Five years ago, I had hardly heard of Dorothy, but since starting at Diamond, I've become very familiar with her work and her legacy. When Diamond started up in January 2007 three of the first seven beamlines were dedicated to crystallography, now there are five, and this decision was made based on the demands of the UK structural biology community, of which she was a founder.

A few months ago I started researching Dorothy in a bit more detail (see this post for more), and put together an article on the Diamond website celebrating her legacy. As part of this, I've been reading Georgina Ferry's excellent autobiography, seen a play based on the book, read a range of scientific and historical papers and spoken to a few of those who knew her. What is striking is not just what she achieved, but how well known and respected she was, whilst remaining incredibly modest.
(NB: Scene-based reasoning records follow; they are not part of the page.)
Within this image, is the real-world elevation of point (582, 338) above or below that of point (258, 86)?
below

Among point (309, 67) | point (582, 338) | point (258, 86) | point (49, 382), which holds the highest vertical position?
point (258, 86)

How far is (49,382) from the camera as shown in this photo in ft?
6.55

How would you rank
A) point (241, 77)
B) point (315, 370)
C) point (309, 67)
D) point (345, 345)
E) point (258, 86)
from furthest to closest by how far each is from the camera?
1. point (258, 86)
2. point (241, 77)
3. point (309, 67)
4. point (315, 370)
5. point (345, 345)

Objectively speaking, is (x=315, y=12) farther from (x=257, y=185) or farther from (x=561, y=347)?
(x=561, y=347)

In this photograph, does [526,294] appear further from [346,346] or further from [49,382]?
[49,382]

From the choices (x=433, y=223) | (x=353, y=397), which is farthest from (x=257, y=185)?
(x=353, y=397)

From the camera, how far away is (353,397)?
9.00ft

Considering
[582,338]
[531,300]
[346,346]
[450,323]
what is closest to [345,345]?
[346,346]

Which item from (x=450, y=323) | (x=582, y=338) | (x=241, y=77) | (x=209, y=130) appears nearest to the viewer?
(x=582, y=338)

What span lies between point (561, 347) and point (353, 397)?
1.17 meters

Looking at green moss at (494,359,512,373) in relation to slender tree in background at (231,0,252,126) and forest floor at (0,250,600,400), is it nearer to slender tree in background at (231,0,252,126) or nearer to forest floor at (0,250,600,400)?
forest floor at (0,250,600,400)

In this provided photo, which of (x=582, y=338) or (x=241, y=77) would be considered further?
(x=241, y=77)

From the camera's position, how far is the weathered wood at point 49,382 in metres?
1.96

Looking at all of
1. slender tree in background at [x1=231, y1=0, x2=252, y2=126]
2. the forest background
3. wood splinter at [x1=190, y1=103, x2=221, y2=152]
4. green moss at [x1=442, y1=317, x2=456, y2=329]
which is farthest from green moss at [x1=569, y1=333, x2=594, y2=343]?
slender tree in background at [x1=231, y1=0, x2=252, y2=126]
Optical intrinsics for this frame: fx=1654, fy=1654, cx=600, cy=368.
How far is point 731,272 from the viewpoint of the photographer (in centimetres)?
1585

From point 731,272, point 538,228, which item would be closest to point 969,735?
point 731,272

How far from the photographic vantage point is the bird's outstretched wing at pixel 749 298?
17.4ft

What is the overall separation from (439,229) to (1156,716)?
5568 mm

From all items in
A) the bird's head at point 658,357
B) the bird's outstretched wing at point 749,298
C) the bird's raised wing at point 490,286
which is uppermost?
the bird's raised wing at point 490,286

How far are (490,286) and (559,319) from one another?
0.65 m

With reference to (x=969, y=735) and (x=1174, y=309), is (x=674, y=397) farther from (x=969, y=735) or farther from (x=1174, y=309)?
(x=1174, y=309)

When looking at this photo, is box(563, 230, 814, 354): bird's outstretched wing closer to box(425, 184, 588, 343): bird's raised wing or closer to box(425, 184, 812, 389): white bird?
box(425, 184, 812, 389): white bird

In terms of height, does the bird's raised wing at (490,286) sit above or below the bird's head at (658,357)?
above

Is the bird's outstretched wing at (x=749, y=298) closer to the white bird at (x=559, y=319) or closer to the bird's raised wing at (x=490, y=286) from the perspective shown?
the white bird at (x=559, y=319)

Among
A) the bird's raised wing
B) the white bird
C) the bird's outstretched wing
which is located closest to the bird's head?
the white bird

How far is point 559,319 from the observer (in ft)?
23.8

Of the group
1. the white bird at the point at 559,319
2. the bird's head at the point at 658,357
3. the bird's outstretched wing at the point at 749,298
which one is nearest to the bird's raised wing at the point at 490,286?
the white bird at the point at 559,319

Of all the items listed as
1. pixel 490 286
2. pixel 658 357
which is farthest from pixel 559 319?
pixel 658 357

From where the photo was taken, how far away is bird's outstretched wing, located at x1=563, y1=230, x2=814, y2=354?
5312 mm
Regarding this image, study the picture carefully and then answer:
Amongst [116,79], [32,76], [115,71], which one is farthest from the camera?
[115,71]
She had a unique upbringing, which must have helped prepare her for a life in a male dominated world, but that alone cannot account for her acheivements. I was told on more than one occasion not to refer to her by her surname - "everyone called her Dorothy" - and that she never referred to herself as Doctor. She never engaged in self-promotion despite managing astonishing acheivements alongside bringing up four children, dealing with rheumatoid arthritis and being an international campaigner for peace.

So here is my article, but, not surprisingly, I'm not the only one writing about her today - the BBC have covered the story, there is a profile on Women's Hour and the Royal Society have an event tonight. In putting the article together I've learnt a lot, but also realised how much I don't know, and how much I would like to have been privileged to meet her.